Peripheral cytokine profiling demonstrates broad increases in activation markers suggestive of chronic immune engagement. For all graphs, blue linear least squares regression lines and corresponding shading represent the average trend and error bars, respectively, for patients with moderate COVID-19. Red linear least squares regression lines and corresponding shading represent the average trend and error bars, respectively, for patients with severe COVID-19. The dashed green line represents the average value of healthy, uninfected healthcare workers (HCW) plotted as a constant value across all days for reference. Individual scatter points represent the values for the patient during the primary SARS-CoV-2 infection (green) at 7, 15, and 23 DFSO. (A) Serial measurements of various cytokines plotted against days from symptom onset (B) Select cytokines responsible for naïve T-cell proliferation and maintenance
In comparison to disease severity and DFSO matched patients from our larger IMPACT cohort, we found that the patient differed significantly in both immune cell subtype composition as well as cytokine expression during his primary infection. Notably, during the primary SARS-CoV-2 infection, the patient maintained very high levels of circulating T-cells and did not suffer from a T-cell lymphopenia as is characteristic of symptomatic COVID-19 patients32 (Fig. 3a). Not only was general lymphopenia absent, there also was no specific loss of CD8+ T cells, as can be seen in more severe cases of COVID-1933,34 (Fig. 3b). Importantly the patient also demonstrated a relatively higher, rather than characteristically depressed, CD8+/CD4+ ratio primarily as a result of his diminished CD4+ populations. (Fig. 3b–c,e; Extended Data Fig S3b). With regards to functionality, the patient’s CD8+ and CD4+ T-cells exhibited broad increases activation markers (CD38+, HLA-DR+), exhaustion/terminal differentiation markers (PD1+, TIM-3+), and effector T regulatory cell markers (PD1+, TIM-3+, CD25+, CD127−, HLA-DR+) (Fig. 3b–d). In comparison to the larger IMPACT cohort, this patient’s immunological profile was uncharacteristic of either moderate or severe SARS-CoV-2 infection, and instead resembled an immunophenotype consistent with chronic antigen exposure. Importantly, we found that the patient also had very low numbers of circulating naïve CD4+ and CD8+ T cells at the time of primary SARS-CoV-2 infection, which are required for the generation of potent de novo antiviral response.
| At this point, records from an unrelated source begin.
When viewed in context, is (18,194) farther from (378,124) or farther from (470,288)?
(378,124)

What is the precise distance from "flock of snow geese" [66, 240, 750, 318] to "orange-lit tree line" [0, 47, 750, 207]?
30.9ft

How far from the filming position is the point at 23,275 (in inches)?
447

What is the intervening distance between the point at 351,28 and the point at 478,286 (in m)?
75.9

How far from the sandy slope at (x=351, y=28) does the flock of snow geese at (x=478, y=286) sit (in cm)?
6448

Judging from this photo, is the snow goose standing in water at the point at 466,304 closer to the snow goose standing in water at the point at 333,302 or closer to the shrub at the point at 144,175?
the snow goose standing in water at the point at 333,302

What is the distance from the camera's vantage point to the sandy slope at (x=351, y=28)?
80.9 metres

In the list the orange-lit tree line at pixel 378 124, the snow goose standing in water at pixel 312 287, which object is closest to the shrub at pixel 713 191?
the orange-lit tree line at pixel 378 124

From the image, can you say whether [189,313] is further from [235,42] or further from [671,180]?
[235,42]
To assess whether alterations in immune cell composition contributed to reinfection, we again performed multidimensional flow cytometry on PBMCs isolated from the patient at 5 DFSO* (Fig. 3a–c, orange). In comparison to results from the primary infection (Fig. 3a–c, green), we found a general loss of circulating lymphocytes, while myeloid cell subsets remained at similar levels as seen during his primary infection (Extended Data Fig. 3S). We suspect that this broad depletion of lymphocytes was due to intervening treatment with antithymocyte globulin and rituximab during an episode of graft rejection 3 months prior to his reinfection (Fig. 1). It is also possible that the SARS-CoV-2 reinfection exacerbated this global depletion, although decreases in circulating B cell populations have not been widely reported in COVID-19 patients. Among the patient’s remaining T cell populations, and in the context of recent anti-rejection treatment, the patient again presented with largely depleted pools of naïve CD4+ and CD8+ T-cells and with continued activation and exhaustion among effector CD4+ and CD8+ T cell populations. In contrast to the primary infection, we found an almost complete depletion of CD19+ B cells, likely as a result of intervening rituximab treatment (Fig. 3a). Consistent with our findings during the primary infection, the patient again presented with an immunophenotype suggestive of chronic antigen engagement, but with globally reduced lymphocytes likely by the treatment for TMCR and AMR.
To investigate the full extent of immunological dysfunction present in the patient during the primary SARS-CoV-2 infection, we next explored whether altered cytokine signaling could have contributed to the patient’s poor initial adaptive immune response. Accordingly, we performed multiplex cytokine analysis from the patient’s serum and found that the patient had globally elevated cytokines (Extended Data Fig. S4) including IL-10, IFN , IFNλ, IL-1 , TNF , TRAIL, and IL-27 at all sampled points during primary infection. Other markers of T-cell functionality, including secreted cytokine IFNγ and T cell activating cytokines IL-18 and IL-12, remained elevated through the patient’s course of infection even after improvement in COVID-19 symptoms (Fig. 4a). In contrast to this patient, a disease-severity matched COVID-19 cohort showed either no elevation, or conversely, a reduction in levels of these cytokines over their course of infection. Additionally, the patient’s IL-15 and IL-7 levels, required for maintenance of naïve T-cell pools, were also persistently elevated (Fig. 4b). These data suggest that persistent utilization of T-cell populations - likely a result of continual immunological response to the patient’s allograft - rather than poor production of cytokines may be responsible for low numbers of naïve T cells at the time of primary SARS-CoV-2 infection.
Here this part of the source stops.